**Page excerpt:**
Sunday 30 September 2012

Too many parents spoil the child?


When does a genetic donor become a biological parent and how many biological parents are too many? In this post, our guest blogger, REBECCA BOLLARD, looks at the recent technological developments around the possibility of three-parent babies.

In human fertilisation an egg cell is fertilised by a sperm cell, and each has 23 chromosomes. The fertilised cell has 46 chromosomes (the standard number for a human) and develops into an embryo. Chromosomes are made of DNA and exist in an area of the cell called the nucleus, and contain genes. This is what most people think of when talking about DNA – half comes from each biological parent and combines to form a new person. Every person has two biological parents no matter how complicated the legal or social arrangements may be.

This is, however, not quite the full story. Human cells also contain mitochondria, tiny organelles responsible for making a specific chemical that the cells need to function. Human mitochondria contain a small amount of DNA (often called mitochondrial DNA or mtDNA) in the form of a single chromosome. This chromosome is inherited exclusively from the egg cell and therefore the biological mother. mtDNA consists mostly of genes devoted to the maintenance and running of the mitochondria. Defects in these genes can lead to a range of serious diseases, including a range of incurable heart and muscle problems.

Recorded data:
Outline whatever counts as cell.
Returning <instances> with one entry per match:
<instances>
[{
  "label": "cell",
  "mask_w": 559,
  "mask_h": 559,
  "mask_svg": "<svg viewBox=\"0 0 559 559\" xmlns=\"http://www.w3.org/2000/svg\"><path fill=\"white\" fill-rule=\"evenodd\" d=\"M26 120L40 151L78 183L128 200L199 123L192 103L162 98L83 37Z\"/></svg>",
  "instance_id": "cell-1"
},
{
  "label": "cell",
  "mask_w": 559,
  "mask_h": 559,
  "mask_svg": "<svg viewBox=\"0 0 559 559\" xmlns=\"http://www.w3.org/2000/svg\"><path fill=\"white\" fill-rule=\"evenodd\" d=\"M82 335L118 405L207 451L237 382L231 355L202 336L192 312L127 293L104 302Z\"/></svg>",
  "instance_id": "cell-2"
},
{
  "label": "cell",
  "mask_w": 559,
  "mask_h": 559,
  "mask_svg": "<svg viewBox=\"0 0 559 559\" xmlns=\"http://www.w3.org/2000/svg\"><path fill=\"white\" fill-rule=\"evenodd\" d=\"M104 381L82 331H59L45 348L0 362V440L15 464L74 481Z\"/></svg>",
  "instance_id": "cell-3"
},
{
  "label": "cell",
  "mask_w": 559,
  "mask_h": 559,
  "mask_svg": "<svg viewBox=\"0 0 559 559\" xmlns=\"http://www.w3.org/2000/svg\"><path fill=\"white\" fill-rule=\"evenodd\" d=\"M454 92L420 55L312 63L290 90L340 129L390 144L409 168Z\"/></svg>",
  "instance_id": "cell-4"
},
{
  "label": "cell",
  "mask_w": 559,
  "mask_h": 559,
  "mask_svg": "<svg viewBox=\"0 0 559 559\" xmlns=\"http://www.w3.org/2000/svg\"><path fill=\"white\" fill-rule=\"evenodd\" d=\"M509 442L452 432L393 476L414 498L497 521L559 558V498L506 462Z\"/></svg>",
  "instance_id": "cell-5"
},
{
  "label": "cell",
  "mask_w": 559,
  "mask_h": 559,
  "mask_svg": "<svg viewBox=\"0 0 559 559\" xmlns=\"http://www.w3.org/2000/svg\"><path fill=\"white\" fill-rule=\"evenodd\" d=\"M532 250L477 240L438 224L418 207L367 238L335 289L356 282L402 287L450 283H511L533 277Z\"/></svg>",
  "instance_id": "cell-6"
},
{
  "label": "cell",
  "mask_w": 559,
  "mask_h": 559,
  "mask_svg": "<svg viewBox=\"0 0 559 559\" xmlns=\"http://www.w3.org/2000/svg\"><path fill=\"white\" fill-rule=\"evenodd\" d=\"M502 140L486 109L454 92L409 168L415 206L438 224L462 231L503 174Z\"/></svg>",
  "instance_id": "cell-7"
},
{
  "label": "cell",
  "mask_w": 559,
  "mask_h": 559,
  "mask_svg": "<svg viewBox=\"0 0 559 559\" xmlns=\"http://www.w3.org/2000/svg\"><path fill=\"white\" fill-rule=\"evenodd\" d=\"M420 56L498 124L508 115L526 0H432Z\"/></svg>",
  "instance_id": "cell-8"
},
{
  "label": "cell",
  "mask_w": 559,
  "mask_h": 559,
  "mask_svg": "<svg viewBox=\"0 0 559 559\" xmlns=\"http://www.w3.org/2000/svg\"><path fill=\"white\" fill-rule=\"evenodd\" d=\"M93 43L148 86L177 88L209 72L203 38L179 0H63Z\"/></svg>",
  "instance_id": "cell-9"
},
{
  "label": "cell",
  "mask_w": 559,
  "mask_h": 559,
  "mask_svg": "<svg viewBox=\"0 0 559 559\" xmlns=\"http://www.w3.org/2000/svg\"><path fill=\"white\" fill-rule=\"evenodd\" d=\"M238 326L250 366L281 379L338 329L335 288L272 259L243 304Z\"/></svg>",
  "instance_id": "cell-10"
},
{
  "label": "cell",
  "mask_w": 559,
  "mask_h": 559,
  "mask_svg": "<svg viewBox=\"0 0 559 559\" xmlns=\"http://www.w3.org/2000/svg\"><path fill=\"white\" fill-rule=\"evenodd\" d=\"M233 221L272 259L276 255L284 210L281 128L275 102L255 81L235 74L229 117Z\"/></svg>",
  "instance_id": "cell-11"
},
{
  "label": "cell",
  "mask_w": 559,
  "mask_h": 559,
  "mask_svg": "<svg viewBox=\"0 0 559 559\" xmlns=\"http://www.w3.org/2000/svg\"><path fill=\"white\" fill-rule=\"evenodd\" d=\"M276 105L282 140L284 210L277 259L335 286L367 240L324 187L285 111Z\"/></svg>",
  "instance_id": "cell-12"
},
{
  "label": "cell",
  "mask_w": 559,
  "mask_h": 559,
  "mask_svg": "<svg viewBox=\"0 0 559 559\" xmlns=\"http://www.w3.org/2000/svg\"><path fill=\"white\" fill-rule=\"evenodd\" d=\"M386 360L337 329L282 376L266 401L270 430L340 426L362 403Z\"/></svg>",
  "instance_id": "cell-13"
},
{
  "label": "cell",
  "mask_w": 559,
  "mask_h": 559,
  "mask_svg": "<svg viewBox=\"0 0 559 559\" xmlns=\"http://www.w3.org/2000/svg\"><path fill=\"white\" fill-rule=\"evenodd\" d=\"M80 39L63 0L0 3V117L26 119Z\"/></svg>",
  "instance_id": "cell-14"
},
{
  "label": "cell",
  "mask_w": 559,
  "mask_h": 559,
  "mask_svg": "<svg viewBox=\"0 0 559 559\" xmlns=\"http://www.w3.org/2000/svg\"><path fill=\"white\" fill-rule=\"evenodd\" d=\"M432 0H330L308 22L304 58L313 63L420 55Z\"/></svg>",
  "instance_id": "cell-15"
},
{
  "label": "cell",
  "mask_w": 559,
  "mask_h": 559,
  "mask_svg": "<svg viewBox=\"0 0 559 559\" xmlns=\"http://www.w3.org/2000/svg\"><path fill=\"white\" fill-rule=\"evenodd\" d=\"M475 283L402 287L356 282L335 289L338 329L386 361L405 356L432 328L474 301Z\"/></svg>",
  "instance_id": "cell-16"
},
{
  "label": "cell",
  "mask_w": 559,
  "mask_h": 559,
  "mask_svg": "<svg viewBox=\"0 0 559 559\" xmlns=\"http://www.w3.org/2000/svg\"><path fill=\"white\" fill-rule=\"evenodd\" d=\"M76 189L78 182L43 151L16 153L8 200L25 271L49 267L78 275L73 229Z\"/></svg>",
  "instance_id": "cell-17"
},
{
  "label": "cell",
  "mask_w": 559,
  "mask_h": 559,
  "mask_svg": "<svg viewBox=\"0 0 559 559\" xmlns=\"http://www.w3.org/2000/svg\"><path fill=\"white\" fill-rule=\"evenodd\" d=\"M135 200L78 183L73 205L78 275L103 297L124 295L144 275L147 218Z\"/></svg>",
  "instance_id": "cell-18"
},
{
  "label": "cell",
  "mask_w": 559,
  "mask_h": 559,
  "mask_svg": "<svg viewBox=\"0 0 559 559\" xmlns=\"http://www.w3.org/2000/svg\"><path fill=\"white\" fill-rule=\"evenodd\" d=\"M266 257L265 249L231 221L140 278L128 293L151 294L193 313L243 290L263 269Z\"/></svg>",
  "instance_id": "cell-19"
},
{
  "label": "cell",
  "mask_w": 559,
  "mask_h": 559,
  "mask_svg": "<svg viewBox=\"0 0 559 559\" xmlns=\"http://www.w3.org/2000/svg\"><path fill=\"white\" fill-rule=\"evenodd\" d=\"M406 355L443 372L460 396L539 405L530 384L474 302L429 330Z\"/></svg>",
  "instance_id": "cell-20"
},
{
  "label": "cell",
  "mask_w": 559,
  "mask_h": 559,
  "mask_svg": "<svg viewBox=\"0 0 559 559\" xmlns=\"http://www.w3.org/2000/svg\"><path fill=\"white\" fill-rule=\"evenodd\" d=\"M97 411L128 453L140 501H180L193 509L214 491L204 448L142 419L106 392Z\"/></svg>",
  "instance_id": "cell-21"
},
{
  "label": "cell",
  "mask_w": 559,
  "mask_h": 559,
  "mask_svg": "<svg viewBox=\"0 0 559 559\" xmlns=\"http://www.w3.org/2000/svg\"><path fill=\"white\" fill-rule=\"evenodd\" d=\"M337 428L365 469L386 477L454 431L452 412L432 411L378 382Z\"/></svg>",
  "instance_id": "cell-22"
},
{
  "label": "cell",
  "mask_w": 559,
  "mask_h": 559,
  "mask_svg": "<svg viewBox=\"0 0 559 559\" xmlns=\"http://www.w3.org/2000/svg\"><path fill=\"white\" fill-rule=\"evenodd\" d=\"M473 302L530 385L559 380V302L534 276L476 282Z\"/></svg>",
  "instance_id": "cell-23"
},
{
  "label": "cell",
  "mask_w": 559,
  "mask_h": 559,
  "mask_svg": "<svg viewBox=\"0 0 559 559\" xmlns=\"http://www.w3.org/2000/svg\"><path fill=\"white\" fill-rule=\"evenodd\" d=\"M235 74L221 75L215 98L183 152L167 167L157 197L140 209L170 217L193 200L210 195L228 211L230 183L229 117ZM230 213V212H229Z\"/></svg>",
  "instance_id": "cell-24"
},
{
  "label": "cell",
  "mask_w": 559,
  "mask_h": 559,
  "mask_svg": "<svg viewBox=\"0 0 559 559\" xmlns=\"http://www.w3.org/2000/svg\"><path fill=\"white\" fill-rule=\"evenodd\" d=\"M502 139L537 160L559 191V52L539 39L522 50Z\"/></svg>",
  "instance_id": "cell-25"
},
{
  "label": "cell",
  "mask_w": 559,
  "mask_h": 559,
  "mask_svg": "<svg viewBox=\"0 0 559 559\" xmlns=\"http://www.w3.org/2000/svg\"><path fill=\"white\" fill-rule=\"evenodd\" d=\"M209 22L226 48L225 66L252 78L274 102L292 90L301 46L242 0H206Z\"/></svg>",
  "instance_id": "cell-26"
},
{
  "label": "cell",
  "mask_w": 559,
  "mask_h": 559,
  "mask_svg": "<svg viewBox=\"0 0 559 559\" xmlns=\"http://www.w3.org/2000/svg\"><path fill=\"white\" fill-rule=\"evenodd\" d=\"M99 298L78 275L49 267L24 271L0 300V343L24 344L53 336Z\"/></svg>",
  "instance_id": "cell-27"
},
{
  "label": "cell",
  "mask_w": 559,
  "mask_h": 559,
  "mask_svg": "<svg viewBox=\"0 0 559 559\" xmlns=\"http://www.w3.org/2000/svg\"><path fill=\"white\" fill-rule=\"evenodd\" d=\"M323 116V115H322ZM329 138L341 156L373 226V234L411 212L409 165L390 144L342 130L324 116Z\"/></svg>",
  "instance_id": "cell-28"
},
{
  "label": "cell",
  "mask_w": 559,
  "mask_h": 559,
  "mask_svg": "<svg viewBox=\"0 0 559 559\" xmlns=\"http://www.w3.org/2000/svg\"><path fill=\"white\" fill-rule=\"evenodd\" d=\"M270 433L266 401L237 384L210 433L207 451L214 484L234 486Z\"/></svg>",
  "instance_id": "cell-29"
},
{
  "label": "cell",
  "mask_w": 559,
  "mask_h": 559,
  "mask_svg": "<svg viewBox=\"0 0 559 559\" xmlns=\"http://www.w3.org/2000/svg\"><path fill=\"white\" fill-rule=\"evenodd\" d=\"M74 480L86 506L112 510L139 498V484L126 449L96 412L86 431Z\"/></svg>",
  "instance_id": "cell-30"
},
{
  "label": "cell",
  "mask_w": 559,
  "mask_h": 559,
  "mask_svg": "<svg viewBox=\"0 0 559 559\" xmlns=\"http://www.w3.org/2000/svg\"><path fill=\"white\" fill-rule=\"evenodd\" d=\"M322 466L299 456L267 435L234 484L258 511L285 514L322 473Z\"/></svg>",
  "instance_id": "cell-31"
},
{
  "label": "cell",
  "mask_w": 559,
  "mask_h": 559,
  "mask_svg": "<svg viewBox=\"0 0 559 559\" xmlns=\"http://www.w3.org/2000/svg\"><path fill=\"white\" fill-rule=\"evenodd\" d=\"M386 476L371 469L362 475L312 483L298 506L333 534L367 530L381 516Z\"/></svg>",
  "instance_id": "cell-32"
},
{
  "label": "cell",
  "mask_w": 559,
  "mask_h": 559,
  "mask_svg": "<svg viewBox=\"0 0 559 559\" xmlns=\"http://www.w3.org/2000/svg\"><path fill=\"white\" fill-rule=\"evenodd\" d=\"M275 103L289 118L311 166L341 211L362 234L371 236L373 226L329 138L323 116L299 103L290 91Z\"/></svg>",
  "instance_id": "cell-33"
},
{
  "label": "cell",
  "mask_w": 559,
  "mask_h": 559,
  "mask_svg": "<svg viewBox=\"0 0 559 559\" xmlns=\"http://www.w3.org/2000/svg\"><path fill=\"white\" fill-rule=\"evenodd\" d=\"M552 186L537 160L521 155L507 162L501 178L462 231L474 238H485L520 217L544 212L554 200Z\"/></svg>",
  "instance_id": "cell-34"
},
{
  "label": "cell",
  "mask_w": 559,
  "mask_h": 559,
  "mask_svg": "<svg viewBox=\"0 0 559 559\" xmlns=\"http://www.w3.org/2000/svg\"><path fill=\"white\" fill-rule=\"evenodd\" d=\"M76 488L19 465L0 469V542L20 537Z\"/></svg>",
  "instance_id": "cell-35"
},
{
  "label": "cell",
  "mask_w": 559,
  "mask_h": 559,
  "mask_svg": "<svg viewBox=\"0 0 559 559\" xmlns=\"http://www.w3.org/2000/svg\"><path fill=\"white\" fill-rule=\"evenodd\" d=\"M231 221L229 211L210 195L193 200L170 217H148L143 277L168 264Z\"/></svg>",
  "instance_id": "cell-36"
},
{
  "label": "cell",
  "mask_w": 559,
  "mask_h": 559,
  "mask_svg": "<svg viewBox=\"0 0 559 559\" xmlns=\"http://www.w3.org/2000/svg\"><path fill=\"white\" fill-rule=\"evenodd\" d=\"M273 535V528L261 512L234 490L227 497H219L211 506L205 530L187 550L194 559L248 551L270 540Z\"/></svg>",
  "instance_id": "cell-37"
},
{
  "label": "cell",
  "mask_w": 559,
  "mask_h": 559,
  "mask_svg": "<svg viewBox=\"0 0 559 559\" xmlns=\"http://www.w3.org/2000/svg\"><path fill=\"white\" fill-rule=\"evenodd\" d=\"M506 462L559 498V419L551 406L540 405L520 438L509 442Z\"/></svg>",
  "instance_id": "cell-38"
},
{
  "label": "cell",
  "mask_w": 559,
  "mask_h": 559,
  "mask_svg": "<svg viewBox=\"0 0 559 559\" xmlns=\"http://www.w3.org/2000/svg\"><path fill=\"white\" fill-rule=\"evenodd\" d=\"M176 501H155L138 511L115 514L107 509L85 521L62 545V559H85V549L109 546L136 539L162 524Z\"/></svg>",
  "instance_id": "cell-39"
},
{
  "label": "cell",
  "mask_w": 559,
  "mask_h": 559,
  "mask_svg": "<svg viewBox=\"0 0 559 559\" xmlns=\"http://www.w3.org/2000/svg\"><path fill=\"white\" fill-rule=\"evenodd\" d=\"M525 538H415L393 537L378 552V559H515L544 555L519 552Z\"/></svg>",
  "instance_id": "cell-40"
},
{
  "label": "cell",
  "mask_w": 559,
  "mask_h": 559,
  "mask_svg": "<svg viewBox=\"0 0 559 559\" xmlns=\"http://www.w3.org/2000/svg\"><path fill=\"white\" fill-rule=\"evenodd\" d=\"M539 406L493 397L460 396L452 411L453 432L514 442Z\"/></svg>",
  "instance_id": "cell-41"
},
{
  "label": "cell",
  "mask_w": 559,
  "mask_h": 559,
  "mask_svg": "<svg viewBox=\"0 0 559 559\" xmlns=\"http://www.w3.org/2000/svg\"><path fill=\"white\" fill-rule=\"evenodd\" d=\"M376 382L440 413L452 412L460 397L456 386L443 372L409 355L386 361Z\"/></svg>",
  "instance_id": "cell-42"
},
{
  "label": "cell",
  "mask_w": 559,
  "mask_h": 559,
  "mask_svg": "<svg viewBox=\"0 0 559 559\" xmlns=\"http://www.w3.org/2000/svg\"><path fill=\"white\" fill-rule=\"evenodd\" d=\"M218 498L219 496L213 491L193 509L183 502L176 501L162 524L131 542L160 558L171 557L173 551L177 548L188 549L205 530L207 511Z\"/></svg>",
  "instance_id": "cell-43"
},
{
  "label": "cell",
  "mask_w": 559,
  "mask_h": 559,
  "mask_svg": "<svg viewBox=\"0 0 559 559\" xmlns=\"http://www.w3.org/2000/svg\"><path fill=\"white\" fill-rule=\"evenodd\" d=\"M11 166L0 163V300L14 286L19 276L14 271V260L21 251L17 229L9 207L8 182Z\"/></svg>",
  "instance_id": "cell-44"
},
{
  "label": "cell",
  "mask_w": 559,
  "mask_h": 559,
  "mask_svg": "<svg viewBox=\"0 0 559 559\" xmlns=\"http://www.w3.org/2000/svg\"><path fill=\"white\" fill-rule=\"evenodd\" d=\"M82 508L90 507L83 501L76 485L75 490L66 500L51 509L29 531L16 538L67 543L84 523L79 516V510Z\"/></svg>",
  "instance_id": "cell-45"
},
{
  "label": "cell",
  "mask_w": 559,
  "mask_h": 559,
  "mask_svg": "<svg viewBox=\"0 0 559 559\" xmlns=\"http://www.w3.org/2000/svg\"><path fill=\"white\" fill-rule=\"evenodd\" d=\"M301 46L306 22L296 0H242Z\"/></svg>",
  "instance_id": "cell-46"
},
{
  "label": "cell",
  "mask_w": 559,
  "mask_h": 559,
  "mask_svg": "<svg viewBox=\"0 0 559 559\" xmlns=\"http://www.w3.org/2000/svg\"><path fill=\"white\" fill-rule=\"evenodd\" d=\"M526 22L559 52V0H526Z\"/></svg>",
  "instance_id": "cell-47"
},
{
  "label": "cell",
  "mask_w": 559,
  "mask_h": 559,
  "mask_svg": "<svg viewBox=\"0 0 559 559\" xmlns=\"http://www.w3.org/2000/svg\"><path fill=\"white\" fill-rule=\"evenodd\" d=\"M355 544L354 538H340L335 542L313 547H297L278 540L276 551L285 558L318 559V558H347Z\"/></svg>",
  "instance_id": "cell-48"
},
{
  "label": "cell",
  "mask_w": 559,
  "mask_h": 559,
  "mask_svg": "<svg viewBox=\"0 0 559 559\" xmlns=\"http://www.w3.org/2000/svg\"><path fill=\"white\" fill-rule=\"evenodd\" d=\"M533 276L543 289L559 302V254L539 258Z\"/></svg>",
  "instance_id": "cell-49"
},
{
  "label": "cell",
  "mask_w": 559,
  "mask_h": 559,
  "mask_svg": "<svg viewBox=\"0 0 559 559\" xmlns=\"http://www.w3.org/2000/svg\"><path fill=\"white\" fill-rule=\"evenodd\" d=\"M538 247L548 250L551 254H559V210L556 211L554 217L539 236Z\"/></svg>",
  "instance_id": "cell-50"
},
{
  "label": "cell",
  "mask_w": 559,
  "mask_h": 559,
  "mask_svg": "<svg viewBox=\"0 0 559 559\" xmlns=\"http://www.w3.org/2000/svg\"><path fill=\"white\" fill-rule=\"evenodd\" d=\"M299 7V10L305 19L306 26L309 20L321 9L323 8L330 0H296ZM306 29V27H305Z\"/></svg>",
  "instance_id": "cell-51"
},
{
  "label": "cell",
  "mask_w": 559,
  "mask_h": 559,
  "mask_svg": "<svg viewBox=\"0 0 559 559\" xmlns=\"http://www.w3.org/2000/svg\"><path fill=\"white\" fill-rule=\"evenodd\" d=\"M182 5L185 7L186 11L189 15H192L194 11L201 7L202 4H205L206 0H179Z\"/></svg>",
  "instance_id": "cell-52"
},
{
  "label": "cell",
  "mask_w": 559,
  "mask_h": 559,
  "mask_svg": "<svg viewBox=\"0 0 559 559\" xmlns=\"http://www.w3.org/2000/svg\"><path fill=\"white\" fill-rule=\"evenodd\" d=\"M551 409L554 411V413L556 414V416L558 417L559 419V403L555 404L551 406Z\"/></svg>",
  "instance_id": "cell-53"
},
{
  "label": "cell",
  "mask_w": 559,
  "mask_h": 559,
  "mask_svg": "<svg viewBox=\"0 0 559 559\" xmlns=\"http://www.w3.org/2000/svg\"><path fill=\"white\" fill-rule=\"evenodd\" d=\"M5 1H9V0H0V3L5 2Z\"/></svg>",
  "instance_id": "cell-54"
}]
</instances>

**What you have to do:** From the blog post on three-parent babies, extract the part that opens with the words containing "Sunday 30 September" and closes with "of three-parent babies.". The rows have no connection to the blog post on three-parent babies.

**Output:**
Sunday 30 September 2012

Too many parents spoil the child?


When does a genetic donor become a biological parent and how many biological parents are too many? In this post, our guest blogger, REBECCA BOLLARD, looks at the recent technological developments around the possibility of three-parent babies.